Littoral, Incendies et Forêts, les trois pièces qui composent ce voyage-fleuve dans un monde de guerre et d'exil, seront tour à tour à l'affiche jusqu'au 19 septembre.
Mais les amateurs de théâtre les plus passionnés pourront les voir intégralement (onze heures et demie de spectacle!) à deux reprises, les 11 et 18 septembre.
L'oeuvre avait été présentée sous cette forme exigeante en 2009 au festival d'Avignon, dans la cour d'honneur du Palais des papes. A la fois auteur, metteur en scène et comédien, Mouawad était cette année-là l'artiste associé du festival.
Depuis, les 20 comédiens de sa trilogie l'ont présentée à Montréal, Québec et au Japon, un voyage qui se termine à Chaillot, où elle sera présentée pour la dernière fois (et à guichets fermés) dans son intégralité.
La presse ne manquera pas d'attirer l'attention sur ce happening d'une intensité exceptionnelle.
«Il y a du lyrisme, de la poésie, une beauté folle dans ces moments rares qui réunissent, à chaque fois, des centaines de spectateurs tout ensemble éveillés, yeux, oreilles et coeurs grands ouverts», a déjà souligné l'hebdomadaire Le Point.
Objet d'un véritable culte en France chez les jeunes amateurs de théâtre, Wajdi Mouawad est, comme l'a souligné le Journal du dimanche le week-end dernier, «un des plus grands dramaturges du moment». Plus qu'une consécration qui lui est déjà acquise, la programmation de la trilogie à Chaillot marque une étape importante dans la carrière du Québécois, en l'installant plus solidement dans le paysage parisien.

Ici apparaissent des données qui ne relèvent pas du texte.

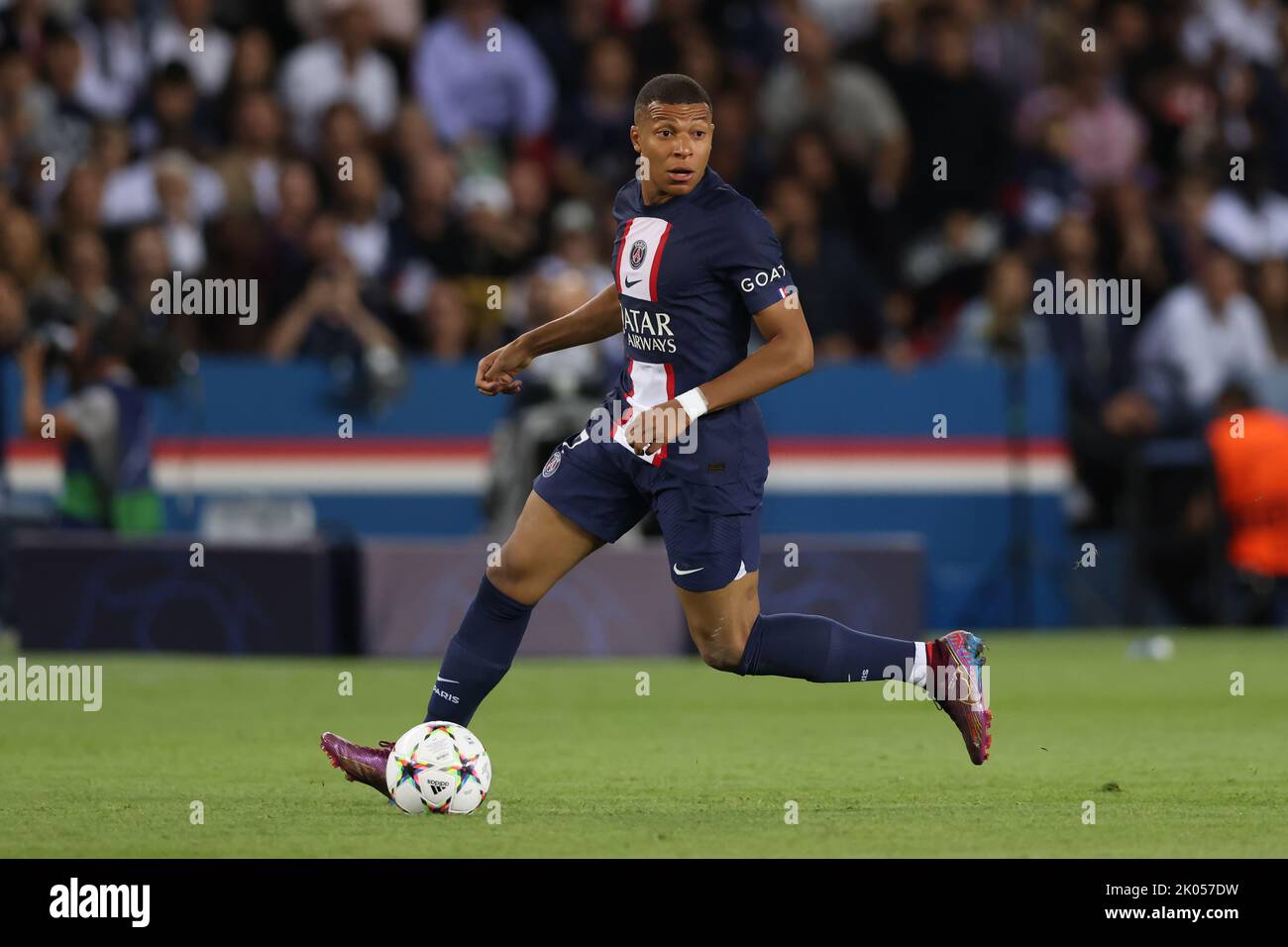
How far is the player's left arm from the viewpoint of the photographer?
6797 mm

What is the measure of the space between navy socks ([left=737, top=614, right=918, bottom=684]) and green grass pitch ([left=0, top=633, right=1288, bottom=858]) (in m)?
0.42

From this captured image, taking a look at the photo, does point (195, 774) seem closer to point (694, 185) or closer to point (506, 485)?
point (694, 185)

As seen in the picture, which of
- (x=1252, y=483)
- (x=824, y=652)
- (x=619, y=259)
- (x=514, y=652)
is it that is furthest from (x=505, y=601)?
(x=1252, y=483)

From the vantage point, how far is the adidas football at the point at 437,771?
705 cm

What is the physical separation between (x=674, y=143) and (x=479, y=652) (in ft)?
5.52

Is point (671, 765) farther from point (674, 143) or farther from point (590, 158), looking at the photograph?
point (590, 158)

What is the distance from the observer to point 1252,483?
47.6ft

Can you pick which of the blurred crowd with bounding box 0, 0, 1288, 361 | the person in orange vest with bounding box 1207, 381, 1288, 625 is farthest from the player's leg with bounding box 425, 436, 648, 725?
the person in orange vest with bounding box 1207, 381, 1288, 625

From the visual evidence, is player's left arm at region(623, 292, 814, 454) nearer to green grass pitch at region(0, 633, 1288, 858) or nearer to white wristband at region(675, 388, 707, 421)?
white wristband at region(675, 388, 707, 421)

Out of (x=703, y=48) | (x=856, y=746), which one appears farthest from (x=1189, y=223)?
(x=856, y=746)

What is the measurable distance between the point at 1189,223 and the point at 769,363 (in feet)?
33.4

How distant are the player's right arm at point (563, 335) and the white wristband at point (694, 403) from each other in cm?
67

Depuis ses débuts, toutes ses pièces ont été présentées à travers la France et sur la scène nationale du Théâtre 71, de Malakoff, dans l'immédiate banlieue parisienne. En revanche, on n'a presque jamais vu son travail à Paris, à l'exception de Ciels (qui forme avec la trilogie le cycle du «Sang des promesses»), joué il y a quelques mois aux ateliers Berthier, la seconde salle du théâtre de l'Odéon. Cette année, le public parisien a aussi découvert Mouawad l'acteur au Théâtre de la Colline, dans Les Justes, d'Albert Camus, où il donnait la réplique à Emmanuelle Béart.
Le long métrage Incendies, que Denis Villeneuve a tiré de sa pièce, prendra par ailleurs l'affiche dans les salles françaises à la mi-janvier. Le film a fait ses débuts à la Mostra de Venise en fin de semaine dernière, où il a reçu un accueil chaleureux. Il sera présenté en première nord-américaine au Festival du film de Toronto le 13 septembre, et prendra l'affiche au Québec le 17.